Fernando Pinto, presidente executivo da companhia, e Luís Ribeiro, presidente do regulador, reuniram-se esta segunda-feira. Companhia garante que o atual processo de privatização da TAP continuará a decorrer nos termos previstos

"De acordo com os esclarecimentos havidos, foi decidido criar um grupo de trabalho entre as duas partes com o objetivo de esclarecer a cada momento eventuais dúvidas, garantindo que o atual processo de privatização da TAP continuará a decorrer nos termos previstos", anuncia a companhia em comunicado.

A reunião desta segunda-feira entre a comissão executiva da TAP e o conselho de administração da Autoridade Nacional da Aviação Civil (ANAC) teve "o objetivo de esclarecer alguns aspetos do conteúdo da notificação da deliberação da Autoridade Nacional da Aviação Civil de 19 de fevereiro de 2016, relativa à aquisição pela Atlantic Gateway SARL de parte do capital da TAP SGPS", revela a companhia. Ou seja, na sequência da decisão da ANAC de avançar com medidas cautelares por causa do anterior modelo de privatização da companhia, em que os privados ficavam com 61% da empresa.

De acordo com a companhia, "o programa de exploração comercial da TAP para o próximo período de Verão IATA prosseguirá normalmente".

À saída da reunião, Fernando Pinto garantiu: "A empresa vai continuar com as suas operações financeiras. Tudo o que está previsto fazer vai continuar a fazer". "Têm é de ser informados (o regulador)", acrescentou.

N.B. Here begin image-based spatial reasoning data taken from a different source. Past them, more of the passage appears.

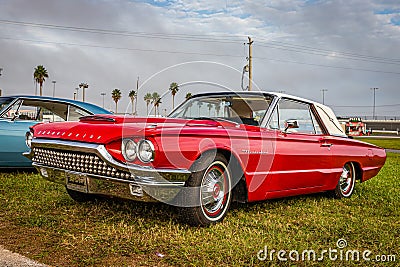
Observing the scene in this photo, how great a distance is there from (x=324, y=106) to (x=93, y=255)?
452cm

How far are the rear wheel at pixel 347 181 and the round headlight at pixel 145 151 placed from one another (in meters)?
3.69

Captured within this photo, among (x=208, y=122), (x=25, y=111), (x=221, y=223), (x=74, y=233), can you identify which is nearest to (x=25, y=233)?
(x=74, y=233)

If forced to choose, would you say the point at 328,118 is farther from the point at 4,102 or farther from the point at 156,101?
the point at 4,102

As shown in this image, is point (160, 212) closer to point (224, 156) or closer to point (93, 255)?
point (224, 156)

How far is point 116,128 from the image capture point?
3998mm

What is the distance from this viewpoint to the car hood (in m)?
3.93

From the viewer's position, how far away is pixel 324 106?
22.0 ft

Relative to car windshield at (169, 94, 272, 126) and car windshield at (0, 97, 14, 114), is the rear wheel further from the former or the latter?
car windshield at (0, 97, 14, 114)

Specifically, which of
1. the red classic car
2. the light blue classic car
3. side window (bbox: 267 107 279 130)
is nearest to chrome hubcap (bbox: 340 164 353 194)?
the red classic car

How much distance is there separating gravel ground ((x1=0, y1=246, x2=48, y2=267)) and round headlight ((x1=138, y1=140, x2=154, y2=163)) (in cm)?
122

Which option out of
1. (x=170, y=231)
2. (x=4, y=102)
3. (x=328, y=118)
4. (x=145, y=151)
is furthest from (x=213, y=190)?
(x=4, y=102)

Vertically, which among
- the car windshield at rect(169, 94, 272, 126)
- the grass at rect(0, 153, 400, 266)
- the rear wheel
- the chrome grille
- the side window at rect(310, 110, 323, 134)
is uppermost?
the car windshield at rect(169, 94, 272, 126)

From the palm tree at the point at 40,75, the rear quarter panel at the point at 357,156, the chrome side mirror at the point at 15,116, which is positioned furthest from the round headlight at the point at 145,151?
the palm tree at the point at 40,75

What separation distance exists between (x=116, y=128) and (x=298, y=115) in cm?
297
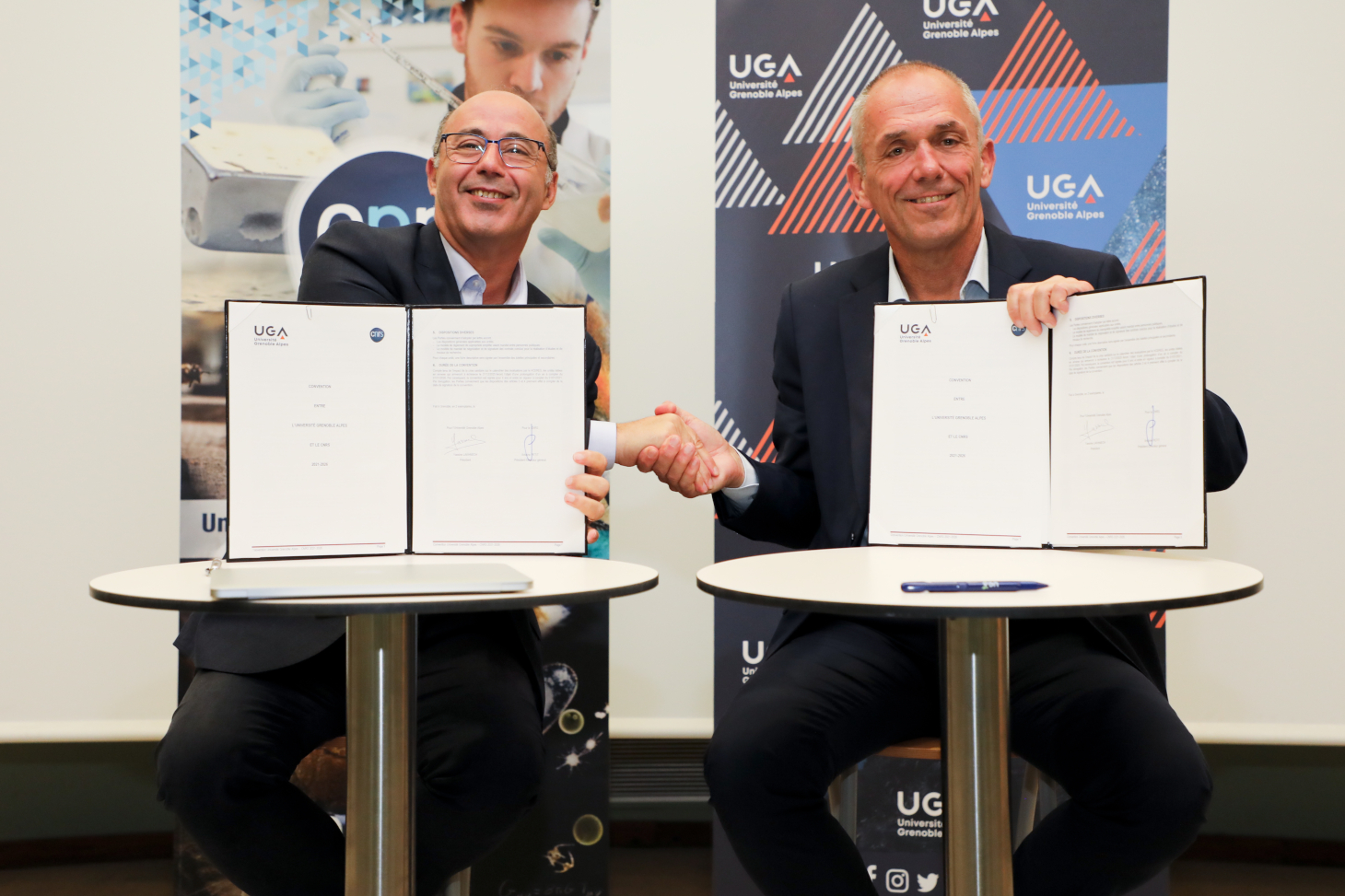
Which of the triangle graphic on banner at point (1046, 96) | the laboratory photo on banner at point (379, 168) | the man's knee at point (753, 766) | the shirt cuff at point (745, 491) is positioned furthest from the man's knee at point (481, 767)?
the triangle graphic on banner at point (1046, 96)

Esta segunda-feira, em Nova Iorque, David Neeleman, que integra o consórcio Atlantic Gateway (com o empresário português Humberto Pedrosa), já tinha avançado: "O empréstimo chega esta terça-feira, a empresa precisa de dinheiro", disse aos jornalistas. Ao Expresso, o empresário adiantou que o dinheiro deverá entrar entre "esta segunda e quarta" - no imediato, portanto.

Assim, ainda esta semana, os acionistas privados pretendem entrar com 90 milhões de euros de um empréstimo de 120 milhões. Só após o acordo final estar fechado com o Estado é que os restantes 30 milhões de euros serão ou não assumidos pelo Estado. Conforme o Expresso noticiou, esta é uma das cláusulas inscritas no memorando de entendimento assinais entre as partes. Ao Expresso, Neeleman adianta que o fecho do acordo deverá acontecer nos próximos 30 a 60 dias.